Following years of abuse at the hands of Carter and his wives, Garlic attempted to escape her enslaver after a specific instance where he threatened to have an overseer beat her in approximately 1860. Despite this effort, she ultimately returned to her enslaver, and she was taken to the auction again.

After being taken away from Carter and to the auction, it was clear to Garlic that this would likely be the last time that she would ever see her mother. At the age of one hundred, Garlic still remembered the last words that her mother spoke to her. In the FWP interview, she stated that her mother told her to "Be good an' trus' in de Lawd." She also goes on to explain that this trust in God was one of the only pieces of hope that enslaved individuals could hold onto. "Trustin' was de only hope of de pore black critters in dem days. Us jest prayed for strength to endure it to de end. We didn't 'spect nothin' but to stay in bondage till we died."

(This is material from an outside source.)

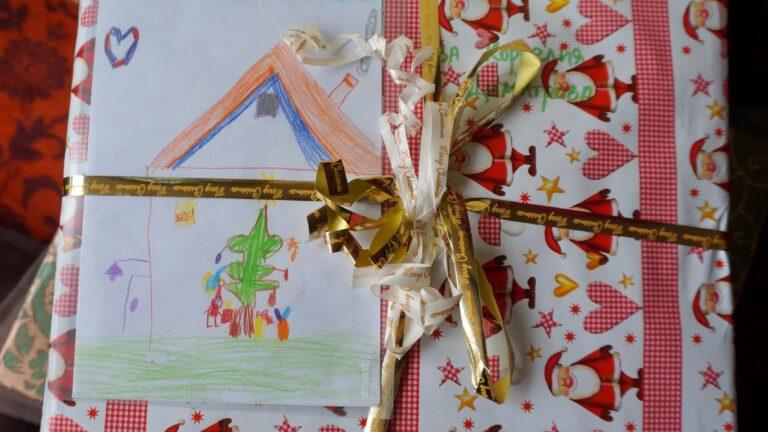 Коледни кутии и дарение – да носят слънце на получателя!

Garlic was sold to several individuals after this incident, including a Georgia hotelier, a businessman, and finally a planter named Garlic in Louisiana. During her time on Garlic's farm, Delia Garlic said she "didn't know nothin' 'cept to work." Garlic would work from the early hours of the morning, often starting her day around 3 to 4 a.m. Despite working long hours for her enslaver, she and the other enslaved peoples on the plantation were left without any food resources for cooking in their cabins.

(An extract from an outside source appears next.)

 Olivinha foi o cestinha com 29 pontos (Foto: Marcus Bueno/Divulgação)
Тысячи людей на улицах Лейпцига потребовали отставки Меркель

Garlic married a man from another plantation named Chatfield in the years leading up to the Civil War, but she never saw him again after he was forced into service for the Confederates in 1861. She later married a man by the name of Miles Garlic, with whom she had at least two children.

==Legacy==

Even in the times of the Great Depression, Garlic's life improved in the post-emancipation world. Garlic is known to have said that she was "eatin' white bread now an' havin' de best time of [her] life."

Garlic's account provided insight into what life was like for enslaved individuals and their families, as well as the lasting effects of enslavement even after emancipation had been granted.